BEGIN Page
Design of solid circular shaft under torsion: A solid shaft transmits torque T. If the maximum shear stress must not exceed f_z, what diameter d is required?

Introduction / Context:
Power shafts are sized by limiting shear stress under torque. For solid circular shafts, the elastic torsion formula relates torque to maximum shear stress via the polar section modulus.

Given Data / Assumptions:

• Solid circular shaft of diameter d.
• Applied torque T (steady).
• Allowable maximum shear stress f_z (τ_allow).
• Elastic torsion; no stress concentration considered.

Concept / Approach:
For a solid circular shaft, τ_max = 16 T / (π d^3). This comes from T / J = τ / r with J = π d^4 / 32 and r = d/2, giving τ_max = 16 T / (π d^3). Solving for d yields the required diameter.

Step-by-Step Solution:
Start with τ_max = 16 T / (π d^3).Set τ_max = f_z (allowable): f_z = 16 T / (π d^3).Rearrange: d^3 = 16 T / (π f_z).Therefore, d = (16 T / (π f_z))^(1/3).

Verification / Alternative check:
Dimensional check: T has units of force*length; dividing by stress (force/area) gives length^3, consistent with d^3.

Why Other Options Are Wrong:
Square-root forms are for thin tubes or unrelated cases.Algebraic rearrangements with π misplaced do not satisfy τ_max relation.

Common Pitfalls:
Using hollow-shaft formulas or forgetting the 16/π factor for the solid section.

Final Answer:
d = (16 T / (π f_z))^(1/3).
END Page
BEGIN Material
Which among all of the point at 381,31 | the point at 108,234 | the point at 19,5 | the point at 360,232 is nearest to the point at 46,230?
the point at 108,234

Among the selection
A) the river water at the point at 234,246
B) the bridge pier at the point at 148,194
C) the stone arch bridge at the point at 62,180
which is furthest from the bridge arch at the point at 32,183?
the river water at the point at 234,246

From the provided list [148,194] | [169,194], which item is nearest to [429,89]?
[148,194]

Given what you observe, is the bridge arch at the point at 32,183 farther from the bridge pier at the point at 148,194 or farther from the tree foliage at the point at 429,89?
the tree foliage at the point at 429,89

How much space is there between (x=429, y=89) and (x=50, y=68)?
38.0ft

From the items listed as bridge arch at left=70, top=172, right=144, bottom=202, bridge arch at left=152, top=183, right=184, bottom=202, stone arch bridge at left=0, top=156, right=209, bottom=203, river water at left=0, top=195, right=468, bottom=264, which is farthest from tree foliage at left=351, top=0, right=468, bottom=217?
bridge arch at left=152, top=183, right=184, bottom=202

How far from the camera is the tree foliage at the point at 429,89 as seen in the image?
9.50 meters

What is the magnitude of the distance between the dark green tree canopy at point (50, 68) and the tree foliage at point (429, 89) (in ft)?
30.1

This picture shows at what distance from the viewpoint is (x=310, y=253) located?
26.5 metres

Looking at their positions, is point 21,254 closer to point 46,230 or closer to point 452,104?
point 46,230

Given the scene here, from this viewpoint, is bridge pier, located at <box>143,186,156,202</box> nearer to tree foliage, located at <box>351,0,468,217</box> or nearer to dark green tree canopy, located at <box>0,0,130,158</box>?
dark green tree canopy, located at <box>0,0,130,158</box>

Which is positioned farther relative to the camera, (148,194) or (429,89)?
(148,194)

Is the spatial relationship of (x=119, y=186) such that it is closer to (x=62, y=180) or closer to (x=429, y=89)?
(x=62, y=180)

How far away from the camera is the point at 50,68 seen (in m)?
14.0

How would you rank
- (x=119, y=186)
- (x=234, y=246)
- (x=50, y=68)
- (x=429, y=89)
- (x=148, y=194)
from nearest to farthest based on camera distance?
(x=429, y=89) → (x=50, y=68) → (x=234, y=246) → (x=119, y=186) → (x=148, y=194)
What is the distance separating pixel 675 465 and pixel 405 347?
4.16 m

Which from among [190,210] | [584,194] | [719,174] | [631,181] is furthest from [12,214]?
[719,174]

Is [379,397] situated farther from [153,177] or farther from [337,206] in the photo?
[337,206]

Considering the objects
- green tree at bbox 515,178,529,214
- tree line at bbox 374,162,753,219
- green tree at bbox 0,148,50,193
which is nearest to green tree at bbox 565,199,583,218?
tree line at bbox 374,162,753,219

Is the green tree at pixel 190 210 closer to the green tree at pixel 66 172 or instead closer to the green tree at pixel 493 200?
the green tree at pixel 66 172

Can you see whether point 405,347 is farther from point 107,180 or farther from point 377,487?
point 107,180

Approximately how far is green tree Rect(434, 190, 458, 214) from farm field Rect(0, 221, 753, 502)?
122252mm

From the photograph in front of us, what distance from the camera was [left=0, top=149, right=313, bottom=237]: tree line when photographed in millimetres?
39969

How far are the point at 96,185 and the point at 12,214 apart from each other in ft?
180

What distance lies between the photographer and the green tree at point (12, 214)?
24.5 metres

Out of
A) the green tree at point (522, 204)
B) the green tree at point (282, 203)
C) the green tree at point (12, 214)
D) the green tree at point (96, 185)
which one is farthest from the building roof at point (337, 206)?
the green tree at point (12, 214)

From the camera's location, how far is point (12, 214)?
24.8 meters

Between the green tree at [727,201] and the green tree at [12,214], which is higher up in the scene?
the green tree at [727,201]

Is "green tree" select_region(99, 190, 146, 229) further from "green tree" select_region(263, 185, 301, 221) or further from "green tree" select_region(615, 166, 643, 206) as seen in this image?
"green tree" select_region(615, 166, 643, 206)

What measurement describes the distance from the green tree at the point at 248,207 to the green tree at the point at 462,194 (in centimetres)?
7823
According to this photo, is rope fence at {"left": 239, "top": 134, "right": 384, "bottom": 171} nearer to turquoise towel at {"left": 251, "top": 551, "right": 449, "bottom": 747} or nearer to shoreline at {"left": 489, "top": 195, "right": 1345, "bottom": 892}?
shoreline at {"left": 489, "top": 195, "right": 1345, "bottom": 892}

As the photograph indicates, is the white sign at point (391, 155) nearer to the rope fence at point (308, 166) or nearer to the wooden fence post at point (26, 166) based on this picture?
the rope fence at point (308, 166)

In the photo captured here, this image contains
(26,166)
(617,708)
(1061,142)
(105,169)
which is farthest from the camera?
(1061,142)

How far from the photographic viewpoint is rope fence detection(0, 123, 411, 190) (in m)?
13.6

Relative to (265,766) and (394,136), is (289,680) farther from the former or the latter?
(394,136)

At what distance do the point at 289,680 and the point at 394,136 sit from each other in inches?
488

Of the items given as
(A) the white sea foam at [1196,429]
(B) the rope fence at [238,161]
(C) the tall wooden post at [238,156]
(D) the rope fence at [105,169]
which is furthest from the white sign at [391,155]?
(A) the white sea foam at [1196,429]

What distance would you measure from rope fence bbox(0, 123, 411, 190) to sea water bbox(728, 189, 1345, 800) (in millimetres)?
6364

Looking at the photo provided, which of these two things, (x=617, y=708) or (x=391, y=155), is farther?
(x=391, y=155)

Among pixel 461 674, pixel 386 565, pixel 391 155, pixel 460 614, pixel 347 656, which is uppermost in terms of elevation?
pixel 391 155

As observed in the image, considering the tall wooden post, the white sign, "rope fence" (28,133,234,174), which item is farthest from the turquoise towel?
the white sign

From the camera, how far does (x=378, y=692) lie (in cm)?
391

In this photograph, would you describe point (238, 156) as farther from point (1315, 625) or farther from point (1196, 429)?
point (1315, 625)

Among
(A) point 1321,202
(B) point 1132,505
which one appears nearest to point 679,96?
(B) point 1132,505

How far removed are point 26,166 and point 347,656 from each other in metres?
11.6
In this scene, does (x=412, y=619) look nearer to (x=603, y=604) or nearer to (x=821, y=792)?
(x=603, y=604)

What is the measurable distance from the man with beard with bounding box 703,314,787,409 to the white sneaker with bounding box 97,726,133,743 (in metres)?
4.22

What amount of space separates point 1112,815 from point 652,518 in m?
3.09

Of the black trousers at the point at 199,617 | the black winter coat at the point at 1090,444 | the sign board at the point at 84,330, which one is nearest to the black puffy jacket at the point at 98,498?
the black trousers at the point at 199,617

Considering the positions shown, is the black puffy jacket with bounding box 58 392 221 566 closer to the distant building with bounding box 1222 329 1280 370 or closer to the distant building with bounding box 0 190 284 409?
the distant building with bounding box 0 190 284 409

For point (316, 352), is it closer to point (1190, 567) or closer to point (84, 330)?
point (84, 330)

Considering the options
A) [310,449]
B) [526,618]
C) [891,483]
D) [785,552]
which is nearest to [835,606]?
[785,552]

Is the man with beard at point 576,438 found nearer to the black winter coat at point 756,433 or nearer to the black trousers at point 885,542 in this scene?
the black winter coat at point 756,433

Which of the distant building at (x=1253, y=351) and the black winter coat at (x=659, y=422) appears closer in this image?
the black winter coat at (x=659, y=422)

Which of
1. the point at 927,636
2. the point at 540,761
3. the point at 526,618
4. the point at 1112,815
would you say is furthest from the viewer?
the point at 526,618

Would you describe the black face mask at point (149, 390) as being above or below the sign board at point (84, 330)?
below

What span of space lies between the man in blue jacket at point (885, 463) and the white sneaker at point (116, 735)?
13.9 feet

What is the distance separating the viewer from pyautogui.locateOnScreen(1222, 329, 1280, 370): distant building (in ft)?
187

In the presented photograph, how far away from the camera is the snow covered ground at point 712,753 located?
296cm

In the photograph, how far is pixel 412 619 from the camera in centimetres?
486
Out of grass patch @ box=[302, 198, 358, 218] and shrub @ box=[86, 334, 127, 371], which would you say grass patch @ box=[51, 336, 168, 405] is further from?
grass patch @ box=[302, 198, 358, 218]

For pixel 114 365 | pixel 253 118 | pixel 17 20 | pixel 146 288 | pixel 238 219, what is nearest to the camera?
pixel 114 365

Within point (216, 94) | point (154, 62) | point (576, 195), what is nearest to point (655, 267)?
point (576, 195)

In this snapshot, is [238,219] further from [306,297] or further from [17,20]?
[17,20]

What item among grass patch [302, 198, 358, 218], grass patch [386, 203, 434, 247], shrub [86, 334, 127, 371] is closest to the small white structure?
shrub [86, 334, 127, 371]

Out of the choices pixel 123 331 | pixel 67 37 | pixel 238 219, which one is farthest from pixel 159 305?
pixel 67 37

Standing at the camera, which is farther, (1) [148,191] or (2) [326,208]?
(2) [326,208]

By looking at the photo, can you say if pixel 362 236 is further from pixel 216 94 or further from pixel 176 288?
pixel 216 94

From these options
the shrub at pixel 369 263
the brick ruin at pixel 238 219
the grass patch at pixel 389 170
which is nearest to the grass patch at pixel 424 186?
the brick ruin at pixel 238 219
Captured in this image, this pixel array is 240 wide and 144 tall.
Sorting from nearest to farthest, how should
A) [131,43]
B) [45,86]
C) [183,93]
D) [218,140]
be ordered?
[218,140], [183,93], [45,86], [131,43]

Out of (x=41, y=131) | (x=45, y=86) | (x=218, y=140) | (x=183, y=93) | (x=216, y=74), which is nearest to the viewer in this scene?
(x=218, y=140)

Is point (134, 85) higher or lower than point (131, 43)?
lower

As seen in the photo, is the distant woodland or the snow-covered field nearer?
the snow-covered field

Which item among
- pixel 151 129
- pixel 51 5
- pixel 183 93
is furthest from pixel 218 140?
END Material
Tasks and exercises
A. What expression does the torsion page use for the polar moment of inertia J of the solid shaft?
B. Print the part of the torsion page from "Design of solid" to "polar section modulus.", copied word for word.

Solutions to the problems
A. J = π d^4 / 32

B.
Design of solid circular shaft under torsion: A solid shaft transmits torque T. If the maximum shear stress must not exceed f_z, what diameter d is required?

Introduction / Context:
Power shafts are sized by limiting shear stress under torque. For solid circular shafts, the elastic torsion formula relates torque to maximum shear stress via the polar section modulus.